■ EXERCISE MATERIAL:
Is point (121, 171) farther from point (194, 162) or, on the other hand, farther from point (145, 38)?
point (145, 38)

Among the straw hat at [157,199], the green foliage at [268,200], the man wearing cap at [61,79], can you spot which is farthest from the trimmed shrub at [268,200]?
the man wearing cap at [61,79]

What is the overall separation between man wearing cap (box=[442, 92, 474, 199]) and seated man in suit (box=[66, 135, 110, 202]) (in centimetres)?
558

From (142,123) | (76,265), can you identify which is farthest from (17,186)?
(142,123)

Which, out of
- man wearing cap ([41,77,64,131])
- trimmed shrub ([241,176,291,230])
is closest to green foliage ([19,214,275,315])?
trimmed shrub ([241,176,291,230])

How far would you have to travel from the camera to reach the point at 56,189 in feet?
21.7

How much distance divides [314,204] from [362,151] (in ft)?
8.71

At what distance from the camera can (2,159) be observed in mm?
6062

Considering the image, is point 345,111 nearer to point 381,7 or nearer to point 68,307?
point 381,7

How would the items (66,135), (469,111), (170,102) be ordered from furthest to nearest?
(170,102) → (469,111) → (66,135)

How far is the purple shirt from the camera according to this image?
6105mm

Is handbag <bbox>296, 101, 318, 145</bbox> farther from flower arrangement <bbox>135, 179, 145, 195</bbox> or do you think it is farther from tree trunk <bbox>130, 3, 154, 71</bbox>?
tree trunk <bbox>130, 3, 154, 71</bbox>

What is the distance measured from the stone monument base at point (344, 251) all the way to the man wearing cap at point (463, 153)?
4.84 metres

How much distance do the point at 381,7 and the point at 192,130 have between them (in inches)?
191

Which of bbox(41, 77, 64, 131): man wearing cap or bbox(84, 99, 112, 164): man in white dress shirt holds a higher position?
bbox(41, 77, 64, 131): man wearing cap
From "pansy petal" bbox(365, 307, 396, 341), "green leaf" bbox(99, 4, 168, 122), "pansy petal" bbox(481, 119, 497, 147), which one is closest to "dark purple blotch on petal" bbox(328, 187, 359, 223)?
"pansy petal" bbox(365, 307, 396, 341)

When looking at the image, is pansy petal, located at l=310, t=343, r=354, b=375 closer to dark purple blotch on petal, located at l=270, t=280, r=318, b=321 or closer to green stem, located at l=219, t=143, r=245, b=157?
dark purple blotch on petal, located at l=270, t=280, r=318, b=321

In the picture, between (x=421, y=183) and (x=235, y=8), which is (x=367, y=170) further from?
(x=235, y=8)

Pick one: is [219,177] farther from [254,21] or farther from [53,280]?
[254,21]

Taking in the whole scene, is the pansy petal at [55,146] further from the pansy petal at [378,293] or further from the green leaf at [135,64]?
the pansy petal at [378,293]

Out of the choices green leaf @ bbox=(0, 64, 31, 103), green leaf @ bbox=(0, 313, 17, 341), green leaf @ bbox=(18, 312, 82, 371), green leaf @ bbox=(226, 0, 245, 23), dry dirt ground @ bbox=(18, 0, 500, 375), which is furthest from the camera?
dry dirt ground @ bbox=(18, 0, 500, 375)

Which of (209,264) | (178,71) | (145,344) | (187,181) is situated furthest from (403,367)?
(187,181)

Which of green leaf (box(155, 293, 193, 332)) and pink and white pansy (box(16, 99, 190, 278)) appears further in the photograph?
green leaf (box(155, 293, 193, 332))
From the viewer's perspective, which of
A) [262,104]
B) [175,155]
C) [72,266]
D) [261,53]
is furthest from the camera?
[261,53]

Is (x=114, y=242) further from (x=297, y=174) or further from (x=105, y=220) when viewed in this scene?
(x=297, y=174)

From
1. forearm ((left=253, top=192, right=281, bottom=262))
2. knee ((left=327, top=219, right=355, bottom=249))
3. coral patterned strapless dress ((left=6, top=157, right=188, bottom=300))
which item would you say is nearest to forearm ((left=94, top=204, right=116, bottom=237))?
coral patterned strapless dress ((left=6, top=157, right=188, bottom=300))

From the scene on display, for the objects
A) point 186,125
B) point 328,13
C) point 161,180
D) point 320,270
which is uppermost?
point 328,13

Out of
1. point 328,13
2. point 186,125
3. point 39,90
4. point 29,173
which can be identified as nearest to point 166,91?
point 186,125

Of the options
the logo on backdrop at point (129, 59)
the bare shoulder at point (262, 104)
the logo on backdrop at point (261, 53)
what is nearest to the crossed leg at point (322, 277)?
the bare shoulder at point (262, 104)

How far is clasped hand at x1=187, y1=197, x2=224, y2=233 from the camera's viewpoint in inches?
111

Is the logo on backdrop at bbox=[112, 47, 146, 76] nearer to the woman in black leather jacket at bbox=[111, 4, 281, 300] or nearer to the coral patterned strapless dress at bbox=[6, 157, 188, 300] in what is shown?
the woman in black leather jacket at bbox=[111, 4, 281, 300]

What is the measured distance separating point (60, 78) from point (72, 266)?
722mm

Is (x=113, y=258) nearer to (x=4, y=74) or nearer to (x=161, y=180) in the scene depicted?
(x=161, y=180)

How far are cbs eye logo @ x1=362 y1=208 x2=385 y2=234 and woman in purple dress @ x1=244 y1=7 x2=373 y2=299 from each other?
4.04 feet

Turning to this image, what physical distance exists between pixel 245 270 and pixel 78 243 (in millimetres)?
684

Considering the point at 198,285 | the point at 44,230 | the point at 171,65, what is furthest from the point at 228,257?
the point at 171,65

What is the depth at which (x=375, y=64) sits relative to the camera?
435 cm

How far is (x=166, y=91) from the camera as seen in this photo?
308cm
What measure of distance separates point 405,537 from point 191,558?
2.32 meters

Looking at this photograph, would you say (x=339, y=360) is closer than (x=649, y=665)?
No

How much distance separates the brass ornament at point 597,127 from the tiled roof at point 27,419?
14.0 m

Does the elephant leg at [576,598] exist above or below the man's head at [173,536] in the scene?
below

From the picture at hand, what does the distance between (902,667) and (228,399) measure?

■ GIVEN EXERCISE:
Rewrite the rows above from the line with "How far is (x=166, y=91)" through the end of the rows, both included, and copy the requests unchanged. In the answers only, multiply every number (distances, coordinates and other values) by 0.55, rounding each to the same number of decimal places it had, with halves rounded up.

■ CORRECT ANSWER:
How far is (x=166, y=91) from the camera as seen in this photo?
169cm
What measure of distance separates point 405,537 from point 191,558?
1.28 meters

Looking at this photograph, would you say (x=339, y=360) is closer than (x=649, y=665)?
No

How much distance separates the brass ornament at point 597,127 from the tiled roof at point 27,419?
7.7 m

Does the elephant leg at [576,598] exist above or below the man's head at [173,536] in the scene?
below

From the picture at hand, what does the distance between (902,667) and (228,399) measure?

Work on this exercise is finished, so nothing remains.